DOCUMENT SEGMENT

WHAT a smashing read this book is, even 98 years after it was written.

In 2013 ”The Murder of Roger Ackroyd” was voted the best crime novel ever by the British Crime Writer’s Assocaition and who am I to disagree?

From the very first page, this is an enthralling read, as we meet our narrator, Dr. Sheppard and hear him grumbling about his overly inquisitive sister Caroline:

”The motto of the mongoose family, so Mr. Kipling tells us is:’Go and find out.” If Caroline ever adopts a crest, I should certainly suggest a mongooses rampant. One might omit the first part of the motto. Caroline can do any amount of finding out by sitting placidly at home. I don’t know how she manages it, but there it is.”

One of the delights of this book is that we encounter Hercule Poirot again – always a joy – but seen through the eyes of his neighbour, our narrator, Dr. Sheppard:

”The house next door, The Larches, has recently been taken by a stranger. To Caroline’s extreme annoyance, she has not been able to find out anything about him, except that he is a foreigner…His name, apparently, is Mr. Porrott – a name which conveys an odd feeling of unreality…”

MATERIAL
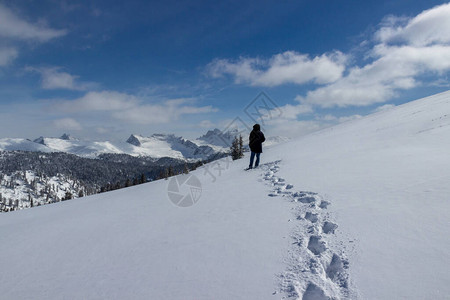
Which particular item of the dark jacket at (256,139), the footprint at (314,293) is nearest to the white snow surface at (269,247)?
the footprint at (314,293)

TASKS AND EXERCISES
A - In the review of "The Murder of Roger Ackroyd," rewrite the passage starting with "WHAT a smashing" and going on through "I to disagree?", swapping "smashing" for "splendid".
B - Carry the review of "The Murder of Roger Ackroyd" forward from its last sentence.

PER-TASK OUTPUTS
A -
WHAT a splendid read this book is, even 98 years after it was written.

In 2013 ”The Murder of Roger Ackroyd” was voted the best crime novel ever by the British Crime Writer’s Assocaition and who am I to disagree?

B -
The discussion between brother and sister about the mis-named Mr. Porrott is delightful, with the doctor insisting he must be a retired hairdresser, and Caroline frustrated that he won’t divulge any information. He even denies being French. Which is normal, since our M. Poirot is Belgian, as we all know.

I have mentioned in earlier reviews of Ms Christie’s novels that I am pleased, and also fascinated, by the feisty females in her stories, and Flora Ackroyd does not disappoint.

It is always tricky to review a whodunnit, for fear of inadvertently plot-spoiling.

With a cracker of a book like this, where the twists and turns certainly kept me guessing right until the final page (and NO, I didn’t guess the outcome correctly!) I would hate to spoil anything for you.

Suffice it to say that we have a grand country house, a butler, servants, strong silent types who have lived overseas…elements that we have already come to expect from this astonishingly inventive writer.

In a contemporary review, The Scotsman wrote:

“Everybody in the story appears to have a secret of his or her own hidden up the sleeve, the production of which is imperative in fitting into place the pieces in the jigsaw puzzle…The tale may be recommended as one of the cleverest and most original of its kind.”

By the way, the …In that quotation above is me taking out the plot spoiler The Scotsman rather thoughtlessly included.

A smashing book that has aged well.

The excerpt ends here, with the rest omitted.